Joint voting became necessary after the Upper House, in which the Socialists have an absolute majority, passed the Bill, Nov. 27, by 77 votes to 70, and the Lower House subsequently rejected it by 117 votes to 107.
The position at that point was such that Socialist Prime Minister Tage Erlander told Parliament the Government would resign if the Bill were defeated. But in the final vote the Communists - holding the voting balance, with five members in the Lower House and two in the Upper, - unexpectedly came to his rescue, when observers thought they would abstain and thus bring about the fall of the Government.
Expected to cause a rise of 3 per cent in Sweden's cost of living, the 4 per cent turn-over tax is a result of the Socialist policy of increasing taxation rather than cutting State expenditure. This policy has led to a budge deficit of about GBP70 million which, according to Government estimates, may rise further to about GBP165 million by next year.
Faced with the alternative of either a 30 per cent increase in State income tax or a new 4 per cent turn-over tax, the Government chose the latter. This will cover the GBP70 million immediately needed.

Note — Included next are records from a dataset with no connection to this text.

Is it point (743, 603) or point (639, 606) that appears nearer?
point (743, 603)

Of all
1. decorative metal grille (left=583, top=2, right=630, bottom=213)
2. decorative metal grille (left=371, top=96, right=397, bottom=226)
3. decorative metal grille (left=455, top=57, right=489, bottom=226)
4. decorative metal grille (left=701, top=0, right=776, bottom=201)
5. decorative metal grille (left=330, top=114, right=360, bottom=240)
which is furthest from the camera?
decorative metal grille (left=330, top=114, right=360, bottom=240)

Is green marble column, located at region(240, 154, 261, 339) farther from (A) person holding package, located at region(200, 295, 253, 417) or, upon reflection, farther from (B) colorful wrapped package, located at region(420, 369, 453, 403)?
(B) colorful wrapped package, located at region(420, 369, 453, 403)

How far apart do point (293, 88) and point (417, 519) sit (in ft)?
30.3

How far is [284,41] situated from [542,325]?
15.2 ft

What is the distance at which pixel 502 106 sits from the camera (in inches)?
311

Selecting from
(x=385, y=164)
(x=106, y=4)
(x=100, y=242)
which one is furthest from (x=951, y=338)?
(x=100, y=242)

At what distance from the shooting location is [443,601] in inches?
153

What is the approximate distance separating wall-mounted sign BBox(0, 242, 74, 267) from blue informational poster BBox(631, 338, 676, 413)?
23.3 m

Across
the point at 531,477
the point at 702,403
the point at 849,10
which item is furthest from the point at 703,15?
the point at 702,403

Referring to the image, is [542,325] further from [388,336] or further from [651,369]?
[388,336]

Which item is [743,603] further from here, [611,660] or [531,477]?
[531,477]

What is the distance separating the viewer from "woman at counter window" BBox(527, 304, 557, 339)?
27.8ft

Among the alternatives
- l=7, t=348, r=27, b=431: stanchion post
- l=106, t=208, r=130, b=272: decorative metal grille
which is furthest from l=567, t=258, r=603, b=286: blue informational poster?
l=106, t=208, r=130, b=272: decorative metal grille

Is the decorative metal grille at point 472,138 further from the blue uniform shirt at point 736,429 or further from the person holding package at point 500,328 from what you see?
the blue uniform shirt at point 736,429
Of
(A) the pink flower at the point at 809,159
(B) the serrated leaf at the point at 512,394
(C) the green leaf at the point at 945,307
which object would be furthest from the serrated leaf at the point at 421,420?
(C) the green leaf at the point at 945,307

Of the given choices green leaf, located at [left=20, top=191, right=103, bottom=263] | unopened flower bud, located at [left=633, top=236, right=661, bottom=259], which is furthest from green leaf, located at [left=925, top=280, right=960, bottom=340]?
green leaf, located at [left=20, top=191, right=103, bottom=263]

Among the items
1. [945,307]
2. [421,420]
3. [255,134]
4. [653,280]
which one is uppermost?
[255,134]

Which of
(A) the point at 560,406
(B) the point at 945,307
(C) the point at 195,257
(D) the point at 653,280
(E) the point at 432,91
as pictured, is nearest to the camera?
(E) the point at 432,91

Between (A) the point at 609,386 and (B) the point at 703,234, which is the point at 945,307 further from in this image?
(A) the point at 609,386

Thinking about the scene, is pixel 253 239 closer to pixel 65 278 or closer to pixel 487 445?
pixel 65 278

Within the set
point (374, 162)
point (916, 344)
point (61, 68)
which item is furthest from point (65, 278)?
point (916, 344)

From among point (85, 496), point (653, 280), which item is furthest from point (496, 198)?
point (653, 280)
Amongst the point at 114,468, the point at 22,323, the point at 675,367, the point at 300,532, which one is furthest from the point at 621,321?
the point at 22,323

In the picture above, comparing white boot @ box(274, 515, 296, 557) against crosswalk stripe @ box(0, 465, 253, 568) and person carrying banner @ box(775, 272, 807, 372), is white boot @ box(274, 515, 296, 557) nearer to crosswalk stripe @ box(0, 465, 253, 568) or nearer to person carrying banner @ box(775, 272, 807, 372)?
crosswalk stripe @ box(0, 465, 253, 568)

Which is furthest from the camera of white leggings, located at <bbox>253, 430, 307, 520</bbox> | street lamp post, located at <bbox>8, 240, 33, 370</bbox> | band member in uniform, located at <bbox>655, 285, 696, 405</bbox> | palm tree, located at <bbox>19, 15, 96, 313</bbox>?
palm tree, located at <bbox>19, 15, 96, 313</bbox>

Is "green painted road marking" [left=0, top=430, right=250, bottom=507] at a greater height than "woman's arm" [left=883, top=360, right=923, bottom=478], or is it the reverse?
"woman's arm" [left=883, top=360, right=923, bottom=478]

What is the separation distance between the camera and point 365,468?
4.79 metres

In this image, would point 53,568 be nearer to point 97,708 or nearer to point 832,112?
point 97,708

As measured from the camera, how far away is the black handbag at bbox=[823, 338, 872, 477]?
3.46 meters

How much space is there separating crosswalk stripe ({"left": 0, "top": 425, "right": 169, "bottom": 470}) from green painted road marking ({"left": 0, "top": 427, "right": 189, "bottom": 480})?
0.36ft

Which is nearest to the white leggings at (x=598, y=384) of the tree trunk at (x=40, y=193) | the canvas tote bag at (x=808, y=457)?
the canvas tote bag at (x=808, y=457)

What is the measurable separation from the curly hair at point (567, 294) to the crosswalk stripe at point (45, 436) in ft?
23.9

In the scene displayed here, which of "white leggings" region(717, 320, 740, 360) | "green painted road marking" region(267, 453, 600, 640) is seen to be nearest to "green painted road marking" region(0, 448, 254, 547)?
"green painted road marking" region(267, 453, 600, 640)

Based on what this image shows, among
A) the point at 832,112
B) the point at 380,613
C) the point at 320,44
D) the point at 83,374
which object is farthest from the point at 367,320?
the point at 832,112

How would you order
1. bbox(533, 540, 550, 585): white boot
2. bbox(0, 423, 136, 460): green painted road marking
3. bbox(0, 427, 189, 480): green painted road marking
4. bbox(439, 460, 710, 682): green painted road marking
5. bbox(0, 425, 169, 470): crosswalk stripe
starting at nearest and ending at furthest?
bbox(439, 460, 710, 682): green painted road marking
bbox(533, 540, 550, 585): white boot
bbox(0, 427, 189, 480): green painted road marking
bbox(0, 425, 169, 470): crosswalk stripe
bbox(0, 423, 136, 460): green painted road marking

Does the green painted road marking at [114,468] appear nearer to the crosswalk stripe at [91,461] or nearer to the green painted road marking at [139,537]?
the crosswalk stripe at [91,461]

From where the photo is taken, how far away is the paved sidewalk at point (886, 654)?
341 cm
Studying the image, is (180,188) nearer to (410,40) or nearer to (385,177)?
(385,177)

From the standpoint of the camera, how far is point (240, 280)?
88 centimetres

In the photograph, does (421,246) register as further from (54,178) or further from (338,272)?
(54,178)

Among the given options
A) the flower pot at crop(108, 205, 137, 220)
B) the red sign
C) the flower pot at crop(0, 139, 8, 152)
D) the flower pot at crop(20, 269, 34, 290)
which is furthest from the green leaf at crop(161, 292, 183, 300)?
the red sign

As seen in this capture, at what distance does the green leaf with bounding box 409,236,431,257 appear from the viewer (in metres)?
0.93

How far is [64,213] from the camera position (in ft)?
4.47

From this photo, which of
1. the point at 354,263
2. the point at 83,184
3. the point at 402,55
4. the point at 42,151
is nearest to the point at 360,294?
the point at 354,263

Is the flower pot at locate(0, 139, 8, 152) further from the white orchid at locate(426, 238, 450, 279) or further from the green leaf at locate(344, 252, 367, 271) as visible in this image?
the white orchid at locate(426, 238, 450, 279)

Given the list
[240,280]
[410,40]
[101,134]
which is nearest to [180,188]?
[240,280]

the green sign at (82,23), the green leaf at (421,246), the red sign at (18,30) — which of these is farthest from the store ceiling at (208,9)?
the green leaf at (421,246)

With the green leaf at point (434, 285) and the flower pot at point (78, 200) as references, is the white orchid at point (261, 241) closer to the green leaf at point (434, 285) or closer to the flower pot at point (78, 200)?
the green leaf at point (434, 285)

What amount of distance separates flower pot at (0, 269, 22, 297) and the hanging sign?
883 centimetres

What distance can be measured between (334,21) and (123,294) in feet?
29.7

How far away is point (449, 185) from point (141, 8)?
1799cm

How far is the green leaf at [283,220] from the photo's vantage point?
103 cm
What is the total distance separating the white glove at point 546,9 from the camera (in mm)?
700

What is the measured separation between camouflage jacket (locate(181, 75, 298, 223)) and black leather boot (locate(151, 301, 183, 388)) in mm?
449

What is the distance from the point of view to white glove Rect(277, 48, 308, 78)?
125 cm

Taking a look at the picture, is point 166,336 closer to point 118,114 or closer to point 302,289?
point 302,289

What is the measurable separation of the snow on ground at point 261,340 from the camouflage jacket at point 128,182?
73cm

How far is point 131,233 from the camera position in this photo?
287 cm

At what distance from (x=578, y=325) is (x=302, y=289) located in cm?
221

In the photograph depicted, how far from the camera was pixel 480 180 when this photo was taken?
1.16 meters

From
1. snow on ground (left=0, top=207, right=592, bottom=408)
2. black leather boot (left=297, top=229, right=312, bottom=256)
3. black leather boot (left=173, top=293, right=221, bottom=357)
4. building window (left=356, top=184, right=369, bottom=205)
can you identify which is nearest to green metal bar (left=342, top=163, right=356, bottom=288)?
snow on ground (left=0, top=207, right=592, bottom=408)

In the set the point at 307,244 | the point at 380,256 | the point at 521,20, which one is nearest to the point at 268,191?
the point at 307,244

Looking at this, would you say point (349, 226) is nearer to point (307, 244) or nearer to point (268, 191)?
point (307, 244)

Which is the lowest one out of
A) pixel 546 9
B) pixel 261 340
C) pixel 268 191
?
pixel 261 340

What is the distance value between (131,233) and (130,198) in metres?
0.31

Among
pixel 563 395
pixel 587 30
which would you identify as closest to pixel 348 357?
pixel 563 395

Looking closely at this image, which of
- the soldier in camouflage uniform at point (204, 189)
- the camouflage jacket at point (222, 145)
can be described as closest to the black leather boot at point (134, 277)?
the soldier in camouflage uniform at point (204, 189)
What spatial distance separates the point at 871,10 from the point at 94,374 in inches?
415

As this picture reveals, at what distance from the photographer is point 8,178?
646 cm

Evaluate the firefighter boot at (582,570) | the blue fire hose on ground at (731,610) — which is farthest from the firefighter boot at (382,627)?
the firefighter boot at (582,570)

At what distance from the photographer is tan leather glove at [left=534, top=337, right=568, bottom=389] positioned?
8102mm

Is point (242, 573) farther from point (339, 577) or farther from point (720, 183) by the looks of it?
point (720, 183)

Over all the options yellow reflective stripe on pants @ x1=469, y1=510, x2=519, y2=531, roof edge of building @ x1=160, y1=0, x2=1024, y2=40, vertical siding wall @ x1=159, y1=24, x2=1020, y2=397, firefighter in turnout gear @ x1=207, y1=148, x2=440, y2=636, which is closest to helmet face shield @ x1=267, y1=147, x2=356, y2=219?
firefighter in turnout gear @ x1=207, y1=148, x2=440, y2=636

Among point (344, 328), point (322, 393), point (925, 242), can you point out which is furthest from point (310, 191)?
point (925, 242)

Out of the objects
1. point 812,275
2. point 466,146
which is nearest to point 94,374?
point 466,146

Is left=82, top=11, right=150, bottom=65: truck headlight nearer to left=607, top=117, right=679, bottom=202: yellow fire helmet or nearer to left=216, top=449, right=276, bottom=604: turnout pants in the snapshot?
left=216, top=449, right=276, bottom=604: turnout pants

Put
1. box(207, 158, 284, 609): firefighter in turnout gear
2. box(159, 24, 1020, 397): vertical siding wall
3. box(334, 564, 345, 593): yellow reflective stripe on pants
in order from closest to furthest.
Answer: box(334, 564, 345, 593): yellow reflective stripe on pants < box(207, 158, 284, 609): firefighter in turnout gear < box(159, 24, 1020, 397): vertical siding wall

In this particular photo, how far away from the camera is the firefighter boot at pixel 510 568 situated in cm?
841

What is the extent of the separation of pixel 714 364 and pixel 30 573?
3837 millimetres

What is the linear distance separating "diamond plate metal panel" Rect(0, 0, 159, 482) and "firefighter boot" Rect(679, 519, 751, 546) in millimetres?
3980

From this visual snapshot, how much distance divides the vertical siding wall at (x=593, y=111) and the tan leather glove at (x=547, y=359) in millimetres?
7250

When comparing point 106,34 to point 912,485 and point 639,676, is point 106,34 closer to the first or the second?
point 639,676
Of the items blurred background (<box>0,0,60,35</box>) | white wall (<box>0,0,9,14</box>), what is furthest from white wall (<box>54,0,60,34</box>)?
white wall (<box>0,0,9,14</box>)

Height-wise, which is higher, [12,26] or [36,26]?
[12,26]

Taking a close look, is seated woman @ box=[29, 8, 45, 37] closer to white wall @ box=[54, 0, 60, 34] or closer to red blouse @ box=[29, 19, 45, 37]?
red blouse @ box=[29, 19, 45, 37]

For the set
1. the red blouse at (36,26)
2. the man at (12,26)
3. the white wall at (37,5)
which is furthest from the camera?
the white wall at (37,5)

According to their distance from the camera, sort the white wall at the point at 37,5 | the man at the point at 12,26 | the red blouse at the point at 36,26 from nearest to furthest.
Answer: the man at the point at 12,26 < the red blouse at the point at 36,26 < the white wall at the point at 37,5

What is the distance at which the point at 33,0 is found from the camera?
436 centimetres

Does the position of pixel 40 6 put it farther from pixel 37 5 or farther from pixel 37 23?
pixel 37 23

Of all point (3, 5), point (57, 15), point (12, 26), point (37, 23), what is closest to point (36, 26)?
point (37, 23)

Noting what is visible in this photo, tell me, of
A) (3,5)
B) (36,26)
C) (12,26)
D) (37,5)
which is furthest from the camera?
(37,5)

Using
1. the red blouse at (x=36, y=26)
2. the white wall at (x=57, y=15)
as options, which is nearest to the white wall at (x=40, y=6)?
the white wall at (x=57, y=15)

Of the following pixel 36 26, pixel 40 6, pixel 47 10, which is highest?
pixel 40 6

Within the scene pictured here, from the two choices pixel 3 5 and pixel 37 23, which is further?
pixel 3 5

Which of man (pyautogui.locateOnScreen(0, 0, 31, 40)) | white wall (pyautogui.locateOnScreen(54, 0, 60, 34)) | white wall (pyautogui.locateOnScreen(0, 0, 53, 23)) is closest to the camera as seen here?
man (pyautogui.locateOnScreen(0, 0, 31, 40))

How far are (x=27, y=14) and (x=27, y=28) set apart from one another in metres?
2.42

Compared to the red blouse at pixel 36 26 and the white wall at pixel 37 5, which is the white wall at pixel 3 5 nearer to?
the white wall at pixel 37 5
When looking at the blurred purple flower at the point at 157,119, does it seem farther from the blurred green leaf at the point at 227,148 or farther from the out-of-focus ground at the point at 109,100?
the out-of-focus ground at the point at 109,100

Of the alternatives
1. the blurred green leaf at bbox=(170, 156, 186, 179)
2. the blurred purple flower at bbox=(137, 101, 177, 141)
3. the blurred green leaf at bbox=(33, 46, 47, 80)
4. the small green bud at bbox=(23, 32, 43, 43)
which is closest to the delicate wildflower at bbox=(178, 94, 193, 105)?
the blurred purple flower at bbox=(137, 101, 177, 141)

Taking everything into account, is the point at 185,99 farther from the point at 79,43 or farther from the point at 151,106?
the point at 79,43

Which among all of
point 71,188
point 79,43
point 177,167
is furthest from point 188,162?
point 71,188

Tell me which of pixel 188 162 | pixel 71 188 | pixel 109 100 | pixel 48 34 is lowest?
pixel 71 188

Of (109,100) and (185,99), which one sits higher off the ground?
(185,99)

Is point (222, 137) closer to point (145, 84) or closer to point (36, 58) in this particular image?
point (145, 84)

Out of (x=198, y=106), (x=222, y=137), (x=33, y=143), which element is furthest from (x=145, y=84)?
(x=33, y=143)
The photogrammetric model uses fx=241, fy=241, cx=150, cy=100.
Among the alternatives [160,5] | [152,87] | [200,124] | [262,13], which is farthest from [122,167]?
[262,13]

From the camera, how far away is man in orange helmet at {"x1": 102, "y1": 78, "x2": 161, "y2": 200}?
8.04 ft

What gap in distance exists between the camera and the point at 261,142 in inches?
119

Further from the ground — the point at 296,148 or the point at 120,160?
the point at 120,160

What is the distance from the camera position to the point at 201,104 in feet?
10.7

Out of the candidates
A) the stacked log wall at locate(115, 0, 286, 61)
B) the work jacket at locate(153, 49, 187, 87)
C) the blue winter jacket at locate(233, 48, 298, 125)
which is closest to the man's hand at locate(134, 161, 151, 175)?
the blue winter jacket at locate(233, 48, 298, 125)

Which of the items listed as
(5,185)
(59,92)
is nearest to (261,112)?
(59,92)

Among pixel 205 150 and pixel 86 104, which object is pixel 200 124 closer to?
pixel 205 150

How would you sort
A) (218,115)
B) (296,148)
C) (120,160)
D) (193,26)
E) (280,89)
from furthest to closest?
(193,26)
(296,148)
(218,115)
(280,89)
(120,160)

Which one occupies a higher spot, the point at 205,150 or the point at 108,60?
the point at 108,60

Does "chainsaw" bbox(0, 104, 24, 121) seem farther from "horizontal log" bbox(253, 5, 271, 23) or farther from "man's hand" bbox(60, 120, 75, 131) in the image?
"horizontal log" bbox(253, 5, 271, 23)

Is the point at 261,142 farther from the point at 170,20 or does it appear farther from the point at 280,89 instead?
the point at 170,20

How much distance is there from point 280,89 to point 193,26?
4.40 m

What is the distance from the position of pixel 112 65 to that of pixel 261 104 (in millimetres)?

To find the full GBP165 million, the Government may have to borrow or increase the turn-over tax, unless production rises sharply, causing an unexpected increase in State revenue.
For some time, the turn-over tax plan has been severely criticised by the opposition parties which stressed that it would under all circumstances prove inflationary at a time when it is important that Sweden avoids pressure on her currency. Next July she will have both better opportunities and keener competition in the European Free Trade Area, and inflation may be a fatal handicap.
The one cut in State expenditure which the Swedish Government has so far decided to make is to reduce a promised increase in old age pensions. This has brought strong protests from the Swedish National Association of Old Age Pensioners.